Four-legged prehistoric whale fossil with webbed feet found in Peru 3
Life restoration of Peregocetus resting at a cliff. Peregocetus was essentially a four-legged whale: however, it had webbed feet with small hooves on the tips of its toes, making it more capable of moving on land than modern seals. It featured sharp teeth and a long snout which suggests it fed on fish and/or crustaceans. From its caudal vertebrae, it has been suggested that it might have possessed a flattened tail similar to a beaver. © Wikimedia Commons

According to the lead author Olivier Lambert of the Royal Belgian Institute of Natural Sciences, “part of the tail’s vertebrae showed similarities with that of present-day semi-aquatic mammals like otters.”

“This would therefore have been an animal that would have started to make growing use of its tail to swim, which differentiates it from older cetaceans in India and Pakistan,” stated Lambert.

Pieces of four-legged whales were previously found in Egypt, Nigeria, Togo, Senegal and Western Sahara, but they were so fragmented that it was impossible to decisively conclude whether they could swim.

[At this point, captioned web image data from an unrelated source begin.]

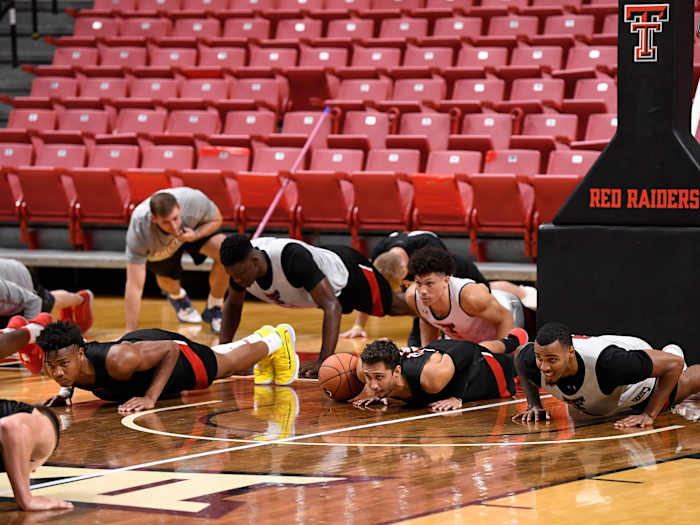 Texas Tech basketball roster players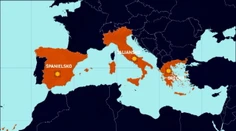 Ak plánujete v týchto dňoch dovolenku na juhu Európy, pripravte sa na komplikácie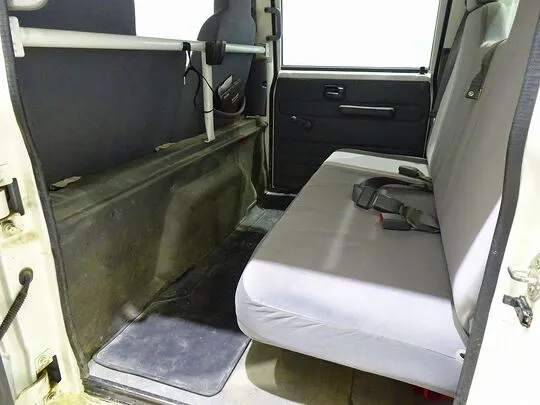 エルフ 1.75t 4WD FFL 標準 Wキャブ/2段折れ式アーム式PG付 総重量5t未満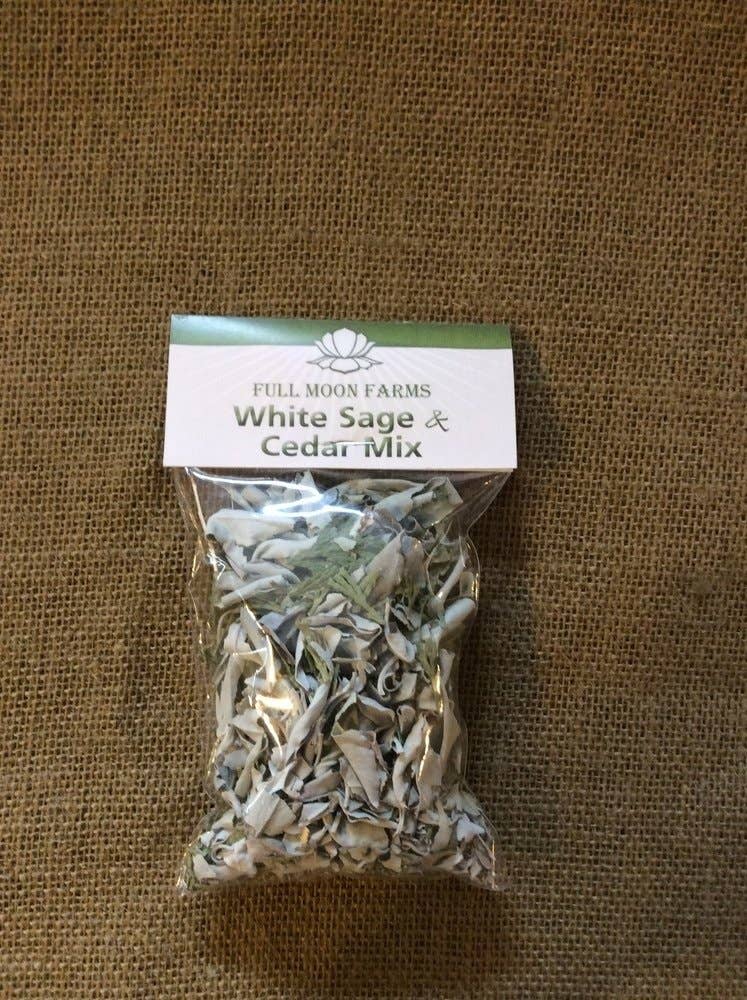 White Sage and Cedar Mix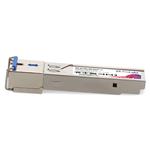 Picture of MSA and TAA 1000Base-BX SFP Transceiver (SMF, 1310nmTx/1490nmRx, 20km, SC, DOM, -40 to 85C)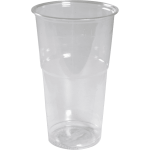 Vienkartinės stiklinės 400ml Re-BIO Abena Gastro, 50 vnt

“This is the most complete specimen ever found for a four-legged whale outside of India and Pakistan,” said Lambert.

If the whale in Peru could swim like an otter, the researchers hypothesized that it likely crossed the Atlantic from the western coast of Africa to South America. As a result of continental drift, the distance was half that of today, around 800 miles, and the east-west current of the time would have facilitated their travel.

This finding would make less likely another hypothesis according to which whales reached North America via Greenland.

The Pisco Basin, off Peru’s southern coast, likely holds numerous fossils, given its excellent conditions for preservation. Paleontologists assume that “they have work for at least the next 50 years.”